T03 - PostgreSQL HA pattern
id: RAIL-BS-WP-0007-T03
status: todo
priority: high
state_hub_task_id: "11283b4c-7e4d-490d-91b3-0d06a593bdf0"
Define the PostgreSQL HA runtime pattern and handoff to S3.
The original State Hub task names repmgr and Pgpool-II. Before implementation, reconcile that with the current Railiance production baseline using CloudNative PG.
Done when: the chosen HA database pattern is documented, tested, and
owned by the correct layer without conflicting with railiance-platform.
T04 - Reference stateful application HA
id: RAIL-BS-WP-0007-T04
status: todo
priority: high
state_hub_task_id: "4a20e593-a89d-43da-abcc-5a39a4c8b3c0"
Validate a representative stateful source-forge workload on the HA cluster.
The historical task names Gitea. In the current roadmap this should become Forgejo unless a temporary Gitea reference drill is still useful.
Minimum checks:
- Repository storage survives pod reschedule and node disruption.
- Database failover behavior is understood.
- Package registry storage is included in backup/restore thinking.
- Application-level rollback is compatible with the staged promotion lifecycle.
Done when: Railiance has a proven stateful source-forge deployment pattern that can be reused for the Forgejo migration.
T05 - Nginx ingress and cert-manager SSL
id: RAIL-BS-WP-0007-T05
status: todo
priority: medium
state_hub_task_id: "68315a40-dd5b-4032-a9e7-1152e38f9807"
Implement and validate the production ingress and certificate path.
Minimum scope:
- Ingress controller topology.
- TLS certificate issuance and renewal.
- Private/public exposure rules.
- Health checks for ingress and certificate validity.
Done when: representative services can be exposed through the intended ingress path with valid certificates.
T06 - Phoenix CronJob automation
id: RAIL-BS-WP-0007-T06
status: todo
priority: medium
state_hub_task_id: "f658aa6a-1c48-4660-88fa-35eaa0137e12"
Implement weekly node rotation or equivalent Phoenix recovery automation.
Minimum scope:
- Define what "rotation" means for the current host reality.
- Automate safe cordon, drain, rebuild/rejoin, and validation steps where feasible.
- Include explicit human gates for destructive host actions.
- Log rotation results to State Hub.
Done when: the cluster recovery rhythm is scripted, documented, and tested without risking production data.
T07 - Monitoring stack and acceptance audit checklist
id: RAIL-BS-WP-0007-T07
status: todo
priority: medium
state_hub_task_id: "70f6c8ab-a700-4fb2-893e-cf5a40615044"

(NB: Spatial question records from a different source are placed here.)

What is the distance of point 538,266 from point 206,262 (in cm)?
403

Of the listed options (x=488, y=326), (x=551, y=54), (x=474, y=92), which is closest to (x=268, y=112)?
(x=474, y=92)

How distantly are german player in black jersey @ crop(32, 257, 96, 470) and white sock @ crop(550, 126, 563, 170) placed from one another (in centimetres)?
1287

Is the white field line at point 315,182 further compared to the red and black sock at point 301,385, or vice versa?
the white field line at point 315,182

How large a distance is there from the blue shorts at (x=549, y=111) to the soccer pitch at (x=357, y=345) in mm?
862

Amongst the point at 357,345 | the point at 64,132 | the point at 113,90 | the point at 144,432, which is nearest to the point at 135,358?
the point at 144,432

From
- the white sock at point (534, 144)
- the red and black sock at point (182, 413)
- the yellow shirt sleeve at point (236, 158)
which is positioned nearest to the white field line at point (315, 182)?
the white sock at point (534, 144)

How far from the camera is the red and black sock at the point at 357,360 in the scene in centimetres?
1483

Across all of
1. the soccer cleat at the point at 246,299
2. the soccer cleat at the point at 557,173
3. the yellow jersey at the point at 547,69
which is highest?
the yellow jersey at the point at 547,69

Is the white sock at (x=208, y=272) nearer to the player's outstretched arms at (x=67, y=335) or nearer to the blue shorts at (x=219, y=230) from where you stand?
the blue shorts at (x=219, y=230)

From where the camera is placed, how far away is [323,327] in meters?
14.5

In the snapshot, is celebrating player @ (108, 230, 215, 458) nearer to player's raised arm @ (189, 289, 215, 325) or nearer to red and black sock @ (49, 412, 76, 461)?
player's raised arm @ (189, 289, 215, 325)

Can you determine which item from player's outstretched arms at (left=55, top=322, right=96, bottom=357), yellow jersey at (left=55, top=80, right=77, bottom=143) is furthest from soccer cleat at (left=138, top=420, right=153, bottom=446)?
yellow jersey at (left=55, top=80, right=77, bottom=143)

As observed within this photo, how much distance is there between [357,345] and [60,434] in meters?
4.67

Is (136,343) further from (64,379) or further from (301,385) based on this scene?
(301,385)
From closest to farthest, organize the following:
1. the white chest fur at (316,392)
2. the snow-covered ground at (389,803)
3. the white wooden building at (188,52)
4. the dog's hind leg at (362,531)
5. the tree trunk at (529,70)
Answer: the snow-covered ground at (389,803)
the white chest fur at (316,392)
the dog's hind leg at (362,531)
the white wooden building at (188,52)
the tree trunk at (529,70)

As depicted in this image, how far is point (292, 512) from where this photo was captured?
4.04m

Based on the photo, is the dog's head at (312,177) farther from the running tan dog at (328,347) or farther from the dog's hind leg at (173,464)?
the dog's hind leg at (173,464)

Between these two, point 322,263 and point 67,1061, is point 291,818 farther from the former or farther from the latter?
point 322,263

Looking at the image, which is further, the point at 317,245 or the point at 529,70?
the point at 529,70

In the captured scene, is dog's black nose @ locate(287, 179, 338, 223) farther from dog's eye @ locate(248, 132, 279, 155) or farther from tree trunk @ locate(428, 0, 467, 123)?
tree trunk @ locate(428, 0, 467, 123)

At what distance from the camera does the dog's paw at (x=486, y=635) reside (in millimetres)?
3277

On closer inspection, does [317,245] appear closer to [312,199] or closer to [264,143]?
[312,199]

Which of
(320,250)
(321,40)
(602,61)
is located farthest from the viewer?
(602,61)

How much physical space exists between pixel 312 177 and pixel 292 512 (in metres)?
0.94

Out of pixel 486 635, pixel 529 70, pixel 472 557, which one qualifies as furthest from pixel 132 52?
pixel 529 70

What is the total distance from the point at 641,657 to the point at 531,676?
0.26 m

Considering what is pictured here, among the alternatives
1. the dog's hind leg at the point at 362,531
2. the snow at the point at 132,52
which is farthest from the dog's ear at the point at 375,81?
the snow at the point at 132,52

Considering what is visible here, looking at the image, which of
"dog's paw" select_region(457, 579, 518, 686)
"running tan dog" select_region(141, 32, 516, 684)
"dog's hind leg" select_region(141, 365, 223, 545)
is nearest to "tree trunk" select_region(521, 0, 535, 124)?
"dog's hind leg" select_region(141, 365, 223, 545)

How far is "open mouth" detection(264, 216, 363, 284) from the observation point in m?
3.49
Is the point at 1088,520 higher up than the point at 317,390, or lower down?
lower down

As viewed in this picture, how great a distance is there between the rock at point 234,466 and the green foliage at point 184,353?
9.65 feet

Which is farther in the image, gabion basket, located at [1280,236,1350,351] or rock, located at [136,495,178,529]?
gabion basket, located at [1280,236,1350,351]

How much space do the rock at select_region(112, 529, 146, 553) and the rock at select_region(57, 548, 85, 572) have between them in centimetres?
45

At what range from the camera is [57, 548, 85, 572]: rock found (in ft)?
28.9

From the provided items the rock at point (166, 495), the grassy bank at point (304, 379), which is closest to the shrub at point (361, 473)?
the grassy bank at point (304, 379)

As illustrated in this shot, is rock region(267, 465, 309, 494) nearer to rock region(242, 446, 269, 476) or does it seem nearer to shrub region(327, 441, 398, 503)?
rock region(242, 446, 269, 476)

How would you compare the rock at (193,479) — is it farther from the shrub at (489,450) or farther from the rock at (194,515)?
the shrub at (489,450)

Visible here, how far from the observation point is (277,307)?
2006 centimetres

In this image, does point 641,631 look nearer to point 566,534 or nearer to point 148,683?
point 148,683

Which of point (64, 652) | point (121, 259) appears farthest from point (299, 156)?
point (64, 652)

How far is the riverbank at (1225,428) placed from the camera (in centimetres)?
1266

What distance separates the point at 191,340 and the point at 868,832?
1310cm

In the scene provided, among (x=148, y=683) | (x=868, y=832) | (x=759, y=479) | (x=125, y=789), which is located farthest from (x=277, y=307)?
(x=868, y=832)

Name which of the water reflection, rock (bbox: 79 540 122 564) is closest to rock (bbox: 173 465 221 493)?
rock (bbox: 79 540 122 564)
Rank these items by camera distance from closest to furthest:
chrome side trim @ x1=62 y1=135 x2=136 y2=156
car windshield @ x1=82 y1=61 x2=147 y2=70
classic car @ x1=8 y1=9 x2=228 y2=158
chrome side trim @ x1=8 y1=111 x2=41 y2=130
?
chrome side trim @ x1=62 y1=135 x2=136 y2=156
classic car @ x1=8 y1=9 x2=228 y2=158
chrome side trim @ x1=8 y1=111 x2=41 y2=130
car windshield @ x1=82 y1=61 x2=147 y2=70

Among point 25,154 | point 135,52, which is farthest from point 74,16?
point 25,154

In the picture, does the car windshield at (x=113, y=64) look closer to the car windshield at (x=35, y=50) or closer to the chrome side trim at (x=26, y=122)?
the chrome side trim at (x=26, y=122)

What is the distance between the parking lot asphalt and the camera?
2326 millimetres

Add the monitoring stack and final acceptance audit checklist.
Minimum scope:
- Cluster health signals.
- Storage health.
- Database/operator health handoff.
- Ingress and certificate health.
- Backup/restore freshness.
- Promotion lifecycle readiness.
Done when: ThreePhoenix can be declared ready for critical workloads only after the checklist passes.
Dependencies
This workplan should precede the Forgejo production cutover. It should also
shape the Stage 2 and Stage 3 gates in RAIL-BS-WP-0006 so canaries and
promotions operate against the real HA substrate.